Spark v0.2.2 out of memory

This is generally known as FSM or finite state machine parsing. I use this technique to parse an XML weather stream and then once I find the part I am interested in, I use the C function strtok() to find the boundaries between things, in my case I use the double-quote character.

OK, I am going to post this, but this is not the most beautiful code I have ever written--I have been meaning the go back and clean this up.

The serialEvent function consumes one byte out of the client buffer and uses a series of boolean flags to know where it is in stream, either tag or data--the title flag for future use. When it finds something that starts with "<yweather:forecast ", it gathers a line of data for the strtok() parsing part. I use under 200 bytes this way. The things called ptr are just indexes really--not the best name.

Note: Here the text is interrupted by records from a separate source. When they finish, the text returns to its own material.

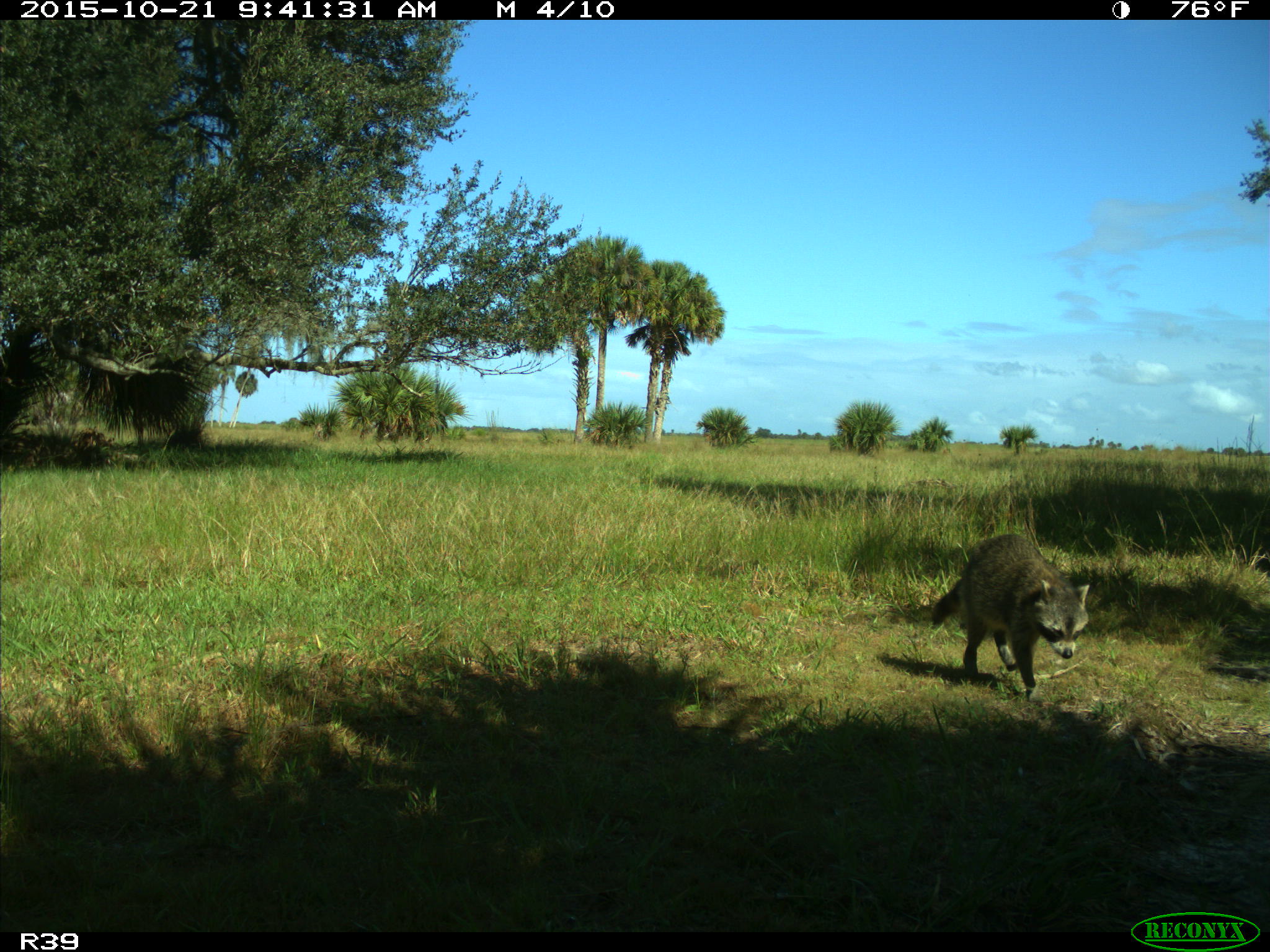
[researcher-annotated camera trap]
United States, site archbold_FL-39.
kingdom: Animalia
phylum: Chordata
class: Mammalia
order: Carnivora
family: Procyonidae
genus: Procyon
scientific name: Procyon lotor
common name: common raccoon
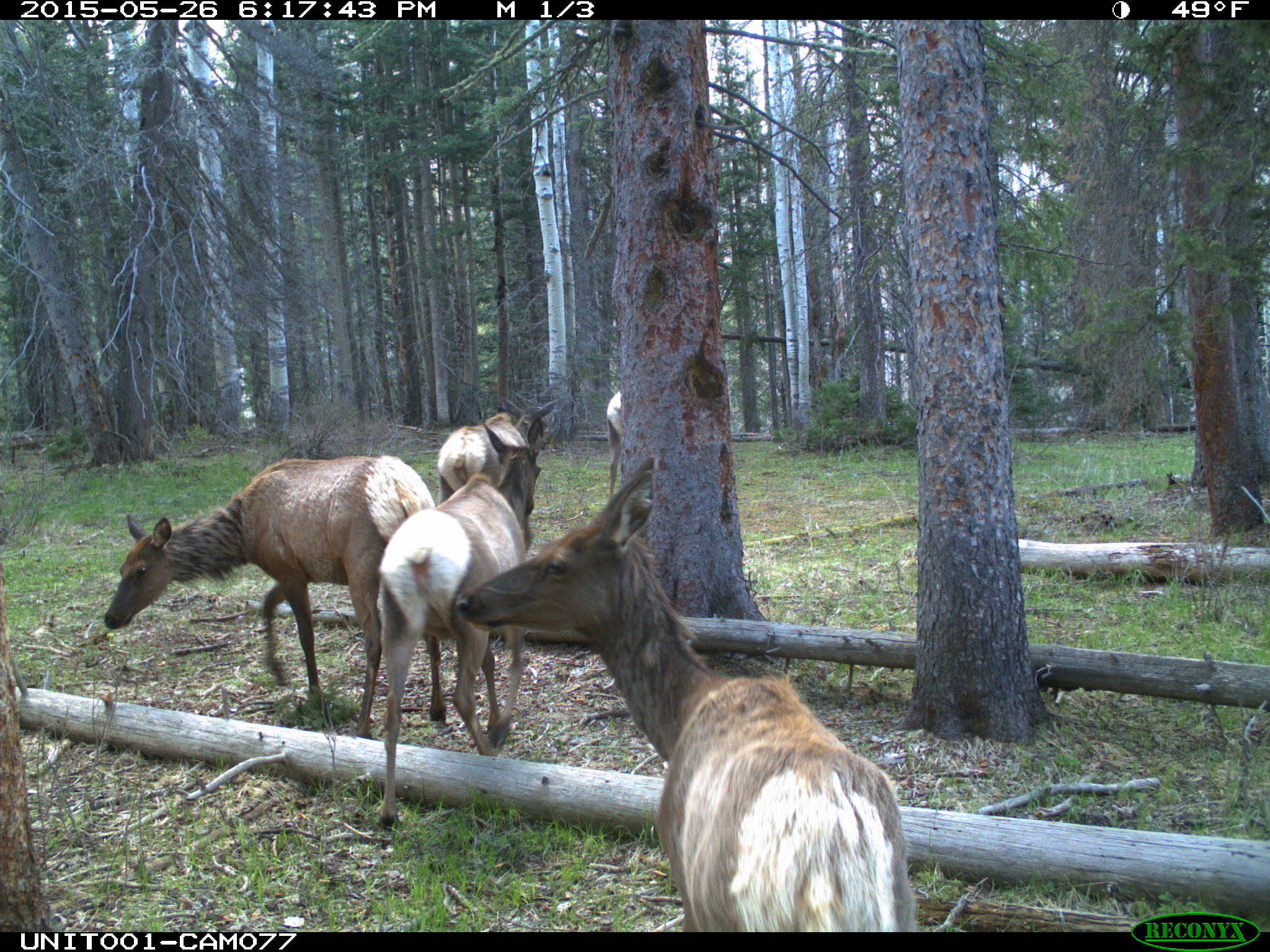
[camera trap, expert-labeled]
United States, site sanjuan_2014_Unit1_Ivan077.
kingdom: Animalia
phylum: Chordata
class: Mammalia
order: Artiodactyla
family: Cervidae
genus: Cervus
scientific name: Cervus elaphus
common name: red deer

const char startMatch[] = "<yweather:forecast ";
const char titleStart[] = "<title>";
const char titleEnd[] = {'<', '/','\0'};

void serialEvent() {
    char inChar = myTCP.read();
    if (tagFlag==false && dataFlag==false && inChar == startMatch[matchPtr]) {
        tagFlag = true;
        dataFlag = false;
        titleFlag = false;
        matchPtr++;
    } else if (tagFlag==true && inChar == startMatch[matchPtr]) {
        matchPtr++;
        if (matchPtr == strlen(startMatch)) {  //done with tag, start data
            clearStr(dataStr);
            dataPtr = 0;
            dataFlag = true;
            tagFlag = false;
            titleFlag = false;
            matchPtr = 0;
        }
    } else if (tagFlag == true) {
        matchPtr = 0;
        tagFlag = false;
        if (inChar == startMatch[matchPtr]) {
           
            tagFlag = true;
            dataFlag = false;
            matchPtr++;
        }       
    } else if (dataFlag==true && ( (inChar==char(10)) || (inChar==char(12)) ) ) {  // carriage-return or line-feed
      
      dataStr[dataPtr] = '\0';	  //null term the string
      parseForecast();    // call the next parse step
    } else if (dataFlag == true) {
    dataStr[dataPtr] = inChar;  // store data away
    if (dataPtr < MAX_DATA_STR_LEN-2) {
      dataPtr++;
    } 
  } 
}

Here's a link to an older post I made about about the parseForecast() part:

I know this is a bit unclear but I hope it gets the ideas flowing.